Recently was sorting a 10 million line CSV by the second field which was numerical. After an hour went by and it wasn't done, I poked around online and saw a suggestion to put the field sorted on first.
One awk command later my file was flipped. Run same exact sort command on this but without specifying field. Completed in 12 seconds.
Morals:
1. Small changes can have a 3+ orders of magnitude effect on performance
2. Use the Google, easier than understanding every tool on a deep enough level to figure this out yourself ;)

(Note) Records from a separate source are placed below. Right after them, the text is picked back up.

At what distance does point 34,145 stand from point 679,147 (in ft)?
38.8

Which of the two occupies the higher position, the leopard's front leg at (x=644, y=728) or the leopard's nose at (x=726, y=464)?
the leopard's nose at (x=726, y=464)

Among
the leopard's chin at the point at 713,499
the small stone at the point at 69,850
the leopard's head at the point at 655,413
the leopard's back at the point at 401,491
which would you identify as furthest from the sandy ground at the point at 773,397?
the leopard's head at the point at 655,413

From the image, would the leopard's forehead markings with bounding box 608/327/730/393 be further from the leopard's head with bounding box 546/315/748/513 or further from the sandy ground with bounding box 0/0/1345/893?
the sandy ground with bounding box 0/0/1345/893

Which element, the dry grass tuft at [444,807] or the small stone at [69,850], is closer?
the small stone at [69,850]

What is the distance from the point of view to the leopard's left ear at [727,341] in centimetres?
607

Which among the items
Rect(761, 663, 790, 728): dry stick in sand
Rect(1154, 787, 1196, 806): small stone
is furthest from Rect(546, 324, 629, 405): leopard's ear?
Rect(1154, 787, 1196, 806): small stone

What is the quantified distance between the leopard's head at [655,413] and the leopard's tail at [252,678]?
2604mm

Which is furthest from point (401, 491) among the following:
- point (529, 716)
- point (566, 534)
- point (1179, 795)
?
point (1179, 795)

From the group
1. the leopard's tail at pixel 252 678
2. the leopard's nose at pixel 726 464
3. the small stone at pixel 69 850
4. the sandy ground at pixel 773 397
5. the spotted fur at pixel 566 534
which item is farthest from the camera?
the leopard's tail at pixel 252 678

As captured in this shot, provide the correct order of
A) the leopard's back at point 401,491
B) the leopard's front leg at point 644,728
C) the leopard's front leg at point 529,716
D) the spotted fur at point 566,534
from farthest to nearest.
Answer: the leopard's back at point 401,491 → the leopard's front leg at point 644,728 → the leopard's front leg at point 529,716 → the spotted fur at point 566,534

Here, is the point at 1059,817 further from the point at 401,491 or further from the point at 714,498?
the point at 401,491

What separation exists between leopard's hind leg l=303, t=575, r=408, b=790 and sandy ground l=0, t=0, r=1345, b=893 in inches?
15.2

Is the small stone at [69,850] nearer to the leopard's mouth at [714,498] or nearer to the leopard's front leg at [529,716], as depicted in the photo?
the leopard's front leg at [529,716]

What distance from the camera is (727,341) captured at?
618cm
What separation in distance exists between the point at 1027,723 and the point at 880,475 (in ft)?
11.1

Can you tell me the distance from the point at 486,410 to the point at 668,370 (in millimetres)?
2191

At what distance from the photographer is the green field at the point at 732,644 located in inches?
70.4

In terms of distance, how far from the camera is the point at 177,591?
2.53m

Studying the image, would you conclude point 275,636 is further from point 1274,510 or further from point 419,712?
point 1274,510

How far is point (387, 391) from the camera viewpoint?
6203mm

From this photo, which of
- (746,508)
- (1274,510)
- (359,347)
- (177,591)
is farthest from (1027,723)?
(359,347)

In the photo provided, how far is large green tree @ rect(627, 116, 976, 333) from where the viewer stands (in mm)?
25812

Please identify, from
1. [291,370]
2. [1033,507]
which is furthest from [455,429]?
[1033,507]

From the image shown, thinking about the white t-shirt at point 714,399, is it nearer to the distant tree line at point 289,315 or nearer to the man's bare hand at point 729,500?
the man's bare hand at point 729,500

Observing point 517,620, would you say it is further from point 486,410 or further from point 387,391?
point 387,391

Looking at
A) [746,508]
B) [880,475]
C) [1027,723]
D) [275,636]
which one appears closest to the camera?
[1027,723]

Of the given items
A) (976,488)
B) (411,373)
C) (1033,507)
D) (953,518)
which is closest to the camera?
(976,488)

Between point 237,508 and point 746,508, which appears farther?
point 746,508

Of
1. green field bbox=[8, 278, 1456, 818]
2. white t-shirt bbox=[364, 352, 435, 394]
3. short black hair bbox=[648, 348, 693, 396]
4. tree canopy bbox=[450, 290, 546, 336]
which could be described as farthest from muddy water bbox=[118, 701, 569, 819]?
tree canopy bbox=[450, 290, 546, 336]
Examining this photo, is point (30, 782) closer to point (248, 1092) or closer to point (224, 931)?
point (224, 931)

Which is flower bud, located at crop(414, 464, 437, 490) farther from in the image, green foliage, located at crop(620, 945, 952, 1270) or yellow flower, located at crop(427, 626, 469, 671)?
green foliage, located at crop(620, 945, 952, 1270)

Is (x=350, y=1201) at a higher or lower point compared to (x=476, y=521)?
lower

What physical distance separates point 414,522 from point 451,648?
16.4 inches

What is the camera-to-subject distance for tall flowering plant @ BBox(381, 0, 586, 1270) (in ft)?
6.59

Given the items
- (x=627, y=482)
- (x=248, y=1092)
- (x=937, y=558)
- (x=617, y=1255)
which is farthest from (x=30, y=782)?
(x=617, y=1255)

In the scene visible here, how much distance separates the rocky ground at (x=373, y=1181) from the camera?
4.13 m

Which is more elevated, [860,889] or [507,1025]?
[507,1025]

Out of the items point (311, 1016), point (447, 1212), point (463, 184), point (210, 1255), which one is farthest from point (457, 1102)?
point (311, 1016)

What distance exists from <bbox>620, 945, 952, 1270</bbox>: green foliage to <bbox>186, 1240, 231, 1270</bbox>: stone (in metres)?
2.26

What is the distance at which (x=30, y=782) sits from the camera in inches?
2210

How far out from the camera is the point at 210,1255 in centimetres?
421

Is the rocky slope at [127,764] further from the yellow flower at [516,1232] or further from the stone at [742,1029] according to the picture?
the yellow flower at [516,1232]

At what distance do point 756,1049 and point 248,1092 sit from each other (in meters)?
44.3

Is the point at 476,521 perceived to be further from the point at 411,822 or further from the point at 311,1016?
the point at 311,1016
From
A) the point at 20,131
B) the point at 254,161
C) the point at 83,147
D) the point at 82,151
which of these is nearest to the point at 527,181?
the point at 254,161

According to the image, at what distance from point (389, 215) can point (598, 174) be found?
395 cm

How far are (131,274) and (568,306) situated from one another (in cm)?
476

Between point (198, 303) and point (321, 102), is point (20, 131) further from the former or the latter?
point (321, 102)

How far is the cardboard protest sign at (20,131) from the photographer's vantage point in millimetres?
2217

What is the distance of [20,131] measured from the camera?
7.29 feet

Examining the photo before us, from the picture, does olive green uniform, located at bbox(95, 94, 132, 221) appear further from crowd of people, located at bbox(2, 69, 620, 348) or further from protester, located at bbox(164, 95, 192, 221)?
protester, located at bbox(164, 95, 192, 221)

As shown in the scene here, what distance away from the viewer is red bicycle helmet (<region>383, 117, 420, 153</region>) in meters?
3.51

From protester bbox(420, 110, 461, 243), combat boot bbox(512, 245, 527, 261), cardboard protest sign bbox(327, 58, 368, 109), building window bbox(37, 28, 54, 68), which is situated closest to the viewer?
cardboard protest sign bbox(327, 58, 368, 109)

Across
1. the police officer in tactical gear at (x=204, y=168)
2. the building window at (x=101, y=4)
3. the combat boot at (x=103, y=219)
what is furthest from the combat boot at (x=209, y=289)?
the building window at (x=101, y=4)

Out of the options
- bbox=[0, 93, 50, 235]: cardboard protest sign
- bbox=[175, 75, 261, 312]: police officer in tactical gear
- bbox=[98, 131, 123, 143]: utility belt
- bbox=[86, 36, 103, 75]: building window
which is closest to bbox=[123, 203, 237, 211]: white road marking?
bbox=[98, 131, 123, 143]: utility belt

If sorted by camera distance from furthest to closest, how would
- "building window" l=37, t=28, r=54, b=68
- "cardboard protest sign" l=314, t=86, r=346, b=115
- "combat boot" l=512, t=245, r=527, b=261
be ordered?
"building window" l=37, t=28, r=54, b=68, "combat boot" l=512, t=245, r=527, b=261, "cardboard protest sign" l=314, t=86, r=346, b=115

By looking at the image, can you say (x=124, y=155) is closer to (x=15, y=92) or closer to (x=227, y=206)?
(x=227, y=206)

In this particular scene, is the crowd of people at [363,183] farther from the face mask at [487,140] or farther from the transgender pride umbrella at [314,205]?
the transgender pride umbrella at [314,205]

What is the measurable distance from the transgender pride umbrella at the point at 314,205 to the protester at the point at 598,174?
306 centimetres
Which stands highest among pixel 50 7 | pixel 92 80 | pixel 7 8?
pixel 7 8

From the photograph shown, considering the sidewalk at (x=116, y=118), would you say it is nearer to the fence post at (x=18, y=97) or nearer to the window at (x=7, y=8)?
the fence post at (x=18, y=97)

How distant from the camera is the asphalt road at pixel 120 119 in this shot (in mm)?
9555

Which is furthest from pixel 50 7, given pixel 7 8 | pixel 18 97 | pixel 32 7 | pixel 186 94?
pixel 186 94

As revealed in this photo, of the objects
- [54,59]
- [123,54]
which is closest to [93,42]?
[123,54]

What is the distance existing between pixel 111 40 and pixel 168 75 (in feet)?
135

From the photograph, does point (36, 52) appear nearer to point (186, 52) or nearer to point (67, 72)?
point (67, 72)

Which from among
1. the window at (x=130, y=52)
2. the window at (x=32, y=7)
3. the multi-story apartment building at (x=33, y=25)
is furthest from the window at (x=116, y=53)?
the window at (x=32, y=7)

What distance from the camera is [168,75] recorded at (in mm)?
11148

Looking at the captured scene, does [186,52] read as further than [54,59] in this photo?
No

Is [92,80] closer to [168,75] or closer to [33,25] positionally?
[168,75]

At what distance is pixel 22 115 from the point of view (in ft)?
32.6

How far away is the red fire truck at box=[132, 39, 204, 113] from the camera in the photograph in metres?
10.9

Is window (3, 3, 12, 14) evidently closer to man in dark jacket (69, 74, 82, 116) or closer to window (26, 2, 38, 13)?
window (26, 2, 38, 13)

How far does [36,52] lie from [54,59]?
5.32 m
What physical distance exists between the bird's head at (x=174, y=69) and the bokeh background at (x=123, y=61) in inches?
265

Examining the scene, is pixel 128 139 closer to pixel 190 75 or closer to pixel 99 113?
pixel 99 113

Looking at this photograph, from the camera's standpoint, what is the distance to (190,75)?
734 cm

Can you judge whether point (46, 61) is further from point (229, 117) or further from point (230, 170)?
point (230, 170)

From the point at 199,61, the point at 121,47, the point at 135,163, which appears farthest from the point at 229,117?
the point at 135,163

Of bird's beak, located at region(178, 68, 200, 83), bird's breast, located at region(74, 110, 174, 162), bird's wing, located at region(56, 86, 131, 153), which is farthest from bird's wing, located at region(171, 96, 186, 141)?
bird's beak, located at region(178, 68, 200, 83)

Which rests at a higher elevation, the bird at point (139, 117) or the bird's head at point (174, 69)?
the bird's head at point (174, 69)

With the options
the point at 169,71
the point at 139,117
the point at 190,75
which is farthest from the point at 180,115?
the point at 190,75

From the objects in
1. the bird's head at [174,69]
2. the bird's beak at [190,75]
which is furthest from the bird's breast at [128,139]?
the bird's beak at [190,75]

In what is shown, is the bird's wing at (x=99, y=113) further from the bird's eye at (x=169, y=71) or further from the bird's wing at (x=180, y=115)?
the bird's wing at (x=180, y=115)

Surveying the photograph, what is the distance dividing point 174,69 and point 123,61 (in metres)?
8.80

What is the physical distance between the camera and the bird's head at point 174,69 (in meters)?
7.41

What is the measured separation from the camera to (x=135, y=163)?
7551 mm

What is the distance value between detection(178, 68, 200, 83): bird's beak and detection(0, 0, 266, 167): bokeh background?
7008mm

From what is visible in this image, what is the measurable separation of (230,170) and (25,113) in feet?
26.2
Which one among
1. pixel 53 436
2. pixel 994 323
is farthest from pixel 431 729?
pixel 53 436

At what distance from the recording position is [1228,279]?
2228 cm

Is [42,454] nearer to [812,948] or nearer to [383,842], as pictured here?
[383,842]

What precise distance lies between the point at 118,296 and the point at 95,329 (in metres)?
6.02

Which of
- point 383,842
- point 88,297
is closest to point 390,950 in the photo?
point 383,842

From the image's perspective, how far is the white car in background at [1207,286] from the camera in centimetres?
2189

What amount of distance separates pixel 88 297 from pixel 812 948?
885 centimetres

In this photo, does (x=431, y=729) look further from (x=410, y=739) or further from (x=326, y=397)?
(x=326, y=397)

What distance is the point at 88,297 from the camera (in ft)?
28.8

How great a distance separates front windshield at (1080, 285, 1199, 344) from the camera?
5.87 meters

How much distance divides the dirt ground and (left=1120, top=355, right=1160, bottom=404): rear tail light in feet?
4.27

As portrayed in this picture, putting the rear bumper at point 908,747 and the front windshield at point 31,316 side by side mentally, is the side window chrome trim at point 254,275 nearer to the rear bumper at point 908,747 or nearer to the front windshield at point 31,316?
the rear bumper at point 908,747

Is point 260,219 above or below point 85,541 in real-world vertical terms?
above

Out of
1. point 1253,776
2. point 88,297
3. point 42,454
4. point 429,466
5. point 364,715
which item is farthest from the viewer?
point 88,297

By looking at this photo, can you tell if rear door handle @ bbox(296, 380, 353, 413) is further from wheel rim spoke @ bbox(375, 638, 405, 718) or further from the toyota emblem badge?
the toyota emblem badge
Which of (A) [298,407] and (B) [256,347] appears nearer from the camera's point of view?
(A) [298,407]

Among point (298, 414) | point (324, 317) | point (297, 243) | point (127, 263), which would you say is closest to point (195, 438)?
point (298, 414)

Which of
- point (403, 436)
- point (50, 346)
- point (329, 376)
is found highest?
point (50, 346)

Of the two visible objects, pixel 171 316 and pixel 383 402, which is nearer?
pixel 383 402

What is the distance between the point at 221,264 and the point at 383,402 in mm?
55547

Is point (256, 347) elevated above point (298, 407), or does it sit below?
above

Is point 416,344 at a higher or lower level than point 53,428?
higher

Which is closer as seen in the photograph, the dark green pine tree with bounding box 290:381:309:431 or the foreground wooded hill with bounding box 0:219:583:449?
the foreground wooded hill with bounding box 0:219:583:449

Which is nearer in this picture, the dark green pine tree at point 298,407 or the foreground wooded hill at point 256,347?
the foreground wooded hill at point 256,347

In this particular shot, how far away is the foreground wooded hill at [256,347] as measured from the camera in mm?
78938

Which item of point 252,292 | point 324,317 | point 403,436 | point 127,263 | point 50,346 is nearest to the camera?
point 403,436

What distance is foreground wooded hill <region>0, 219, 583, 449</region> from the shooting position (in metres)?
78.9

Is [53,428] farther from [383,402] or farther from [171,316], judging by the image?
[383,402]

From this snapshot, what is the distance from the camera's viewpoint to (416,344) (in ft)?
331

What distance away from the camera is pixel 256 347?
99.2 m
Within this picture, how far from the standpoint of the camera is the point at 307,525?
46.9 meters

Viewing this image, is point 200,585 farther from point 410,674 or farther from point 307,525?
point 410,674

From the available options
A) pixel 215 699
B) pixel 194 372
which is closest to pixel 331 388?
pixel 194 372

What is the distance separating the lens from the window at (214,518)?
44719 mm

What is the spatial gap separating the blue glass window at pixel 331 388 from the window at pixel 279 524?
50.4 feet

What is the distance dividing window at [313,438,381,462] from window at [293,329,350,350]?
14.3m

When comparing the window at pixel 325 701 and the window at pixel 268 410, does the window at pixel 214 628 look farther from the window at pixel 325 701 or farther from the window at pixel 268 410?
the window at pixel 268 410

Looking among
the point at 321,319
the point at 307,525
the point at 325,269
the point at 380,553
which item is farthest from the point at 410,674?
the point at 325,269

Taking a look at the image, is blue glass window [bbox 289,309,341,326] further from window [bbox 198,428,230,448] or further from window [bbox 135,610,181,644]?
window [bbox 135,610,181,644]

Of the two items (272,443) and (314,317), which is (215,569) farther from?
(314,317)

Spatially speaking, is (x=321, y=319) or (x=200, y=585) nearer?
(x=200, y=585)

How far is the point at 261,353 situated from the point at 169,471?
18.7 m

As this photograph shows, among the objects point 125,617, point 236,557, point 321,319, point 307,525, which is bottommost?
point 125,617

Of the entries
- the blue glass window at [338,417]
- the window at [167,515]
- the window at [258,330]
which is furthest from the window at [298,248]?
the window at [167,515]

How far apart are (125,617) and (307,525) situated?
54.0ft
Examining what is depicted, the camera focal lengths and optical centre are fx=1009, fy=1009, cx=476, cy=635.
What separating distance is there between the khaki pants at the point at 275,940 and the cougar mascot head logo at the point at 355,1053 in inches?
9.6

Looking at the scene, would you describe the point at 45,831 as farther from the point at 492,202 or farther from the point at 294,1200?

csv files are extremely easy to import in postgres, and 10 M rows (assuming not very large) isn't much to compute even in a 6 or 7 year old laptop. Keep it in mind if you've got something slightly more complicated to analyse.
Oh nice, I hadn't seen this before, so a similar query would be a bit shorter!
wget "https://data.cityofnewyork.us/api/views/kku6-nxdu/rows.csv"
csvsql --query "SELECT * FROM newyorkdata ORDER BY `COUNT PARTICIPANTS`" rows.csv > new.csv
This is really interesting to me - I can't seem to reproduce this on a couple different platforms. In the past (and just now) I've definitely seen 100x differences with LC_ALL=C, but you used that on both, I'm sure.
How large was the 10 million line file, and do you know whether sort was paging files to disk?
One awk command later my file was flipped. Run same exact sort command on this but without specifying field. Completed in 12 seconds.
Morals:
1. Small changes can have a 3+ orders of magnitude effect on performance
2. Use the Google, easier than understanding every tool on a deep enough level to figure this out yourself ;)